Dense and Sparse Coding: Theory and Architectures.

The sparse representation model has been successfully utilized in a number of signal and image processing tasks; however, recent research has highlighted its limitations in certain deep-learning architectures. This paper proposes a novel dense and sparse coding model that considers the problem of recovering a dense vector $\mathbf{x}$ and a sparse vector $\mathbf{u}$ given linear measurements of the form $\mathbf{y} = \mathbf{A}\mathbf{x}+\mathbf{B}\mathbf{u}$. Our first theoretical result proposes a new natural geometric condition based on the minimal angle between subspaces corresponding to the measurement matrices $\mathbf{A}$ and $\mathbf{B}$ to establish the uniqueness of solutions to the linear system.
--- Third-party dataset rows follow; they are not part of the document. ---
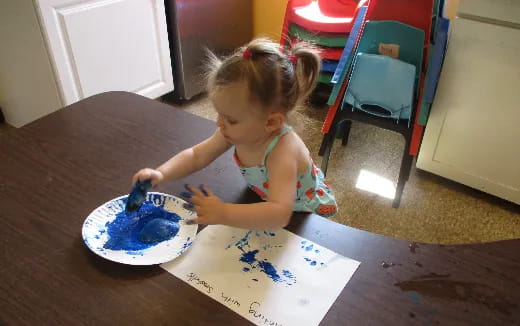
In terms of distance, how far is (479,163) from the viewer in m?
1.72

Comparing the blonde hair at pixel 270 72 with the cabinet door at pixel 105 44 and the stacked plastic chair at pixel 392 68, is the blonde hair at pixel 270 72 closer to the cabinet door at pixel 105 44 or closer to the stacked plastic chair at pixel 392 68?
the stacked plastic chair at pixel 392 68

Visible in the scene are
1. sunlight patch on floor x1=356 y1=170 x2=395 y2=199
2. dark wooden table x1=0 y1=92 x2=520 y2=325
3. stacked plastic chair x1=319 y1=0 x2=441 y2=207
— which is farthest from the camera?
sunlight patch on floor x1=356 y1=170 x2=395 y2=199

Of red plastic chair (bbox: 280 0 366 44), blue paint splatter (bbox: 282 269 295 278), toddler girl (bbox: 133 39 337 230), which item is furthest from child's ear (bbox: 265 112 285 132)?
red plastic chair (bbox: 280 0 366 44)

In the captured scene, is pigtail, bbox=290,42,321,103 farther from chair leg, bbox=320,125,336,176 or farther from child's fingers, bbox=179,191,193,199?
chair leg, bbox=320,125,336,176

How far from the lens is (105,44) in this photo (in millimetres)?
1953

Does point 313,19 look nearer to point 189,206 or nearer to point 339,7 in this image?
point 339,7

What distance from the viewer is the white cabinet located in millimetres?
1746

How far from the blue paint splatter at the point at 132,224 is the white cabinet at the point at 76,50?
1.27 m

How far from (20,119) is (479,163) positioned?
2.22 m

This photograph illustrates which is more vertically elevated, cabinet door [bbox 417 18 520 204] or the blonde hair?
the blonde hair

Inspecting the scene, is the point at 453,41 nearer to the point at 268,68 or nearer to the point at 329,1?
the point at 329,1

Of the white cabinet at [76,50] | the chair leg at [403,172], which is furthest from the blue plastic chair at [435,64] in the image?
the white cabinet at [76,50]

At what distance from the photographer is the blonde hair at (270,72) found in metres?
0.71

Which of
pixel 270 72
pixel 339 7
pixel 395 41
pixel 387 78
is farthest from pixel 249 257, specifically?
pixel 339 7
The second analysis shows that, under mild assumptions and sufficient linear measurements, a convex program recovers the dense and sparse components with high probability. The standard RIPless analysis cannot be directly applied to this setup. Our proof is a non-trivial adaptation of techniques from anisotropic compressive sensing theory and is based on an analysis of a matrix derived from the measurement matrices $\mathbf{A}$ and $\mathbf{B}$. We begin by demonstrating the effectiveness of the proposed model on simulated data. Then, to address its use in a dictionary learning setting, we propose a dense and sparse auto-encoder (DenSaE) that is tailored to it. We demonstrate that a) DenSaE denoises natural images better than architectures derived from the sparse coding model ($\mathbf{B}\mathbf{u}$), b) training the biases in the latter amounts to implicitly learning the $\mathbf{A}\mathbf{x} + \mathbf{B}\mathbf{u}$ model, and c) $\mathbf{A}$ and $\mathbf{B}$ capture low- and high-frequency contents, respectively.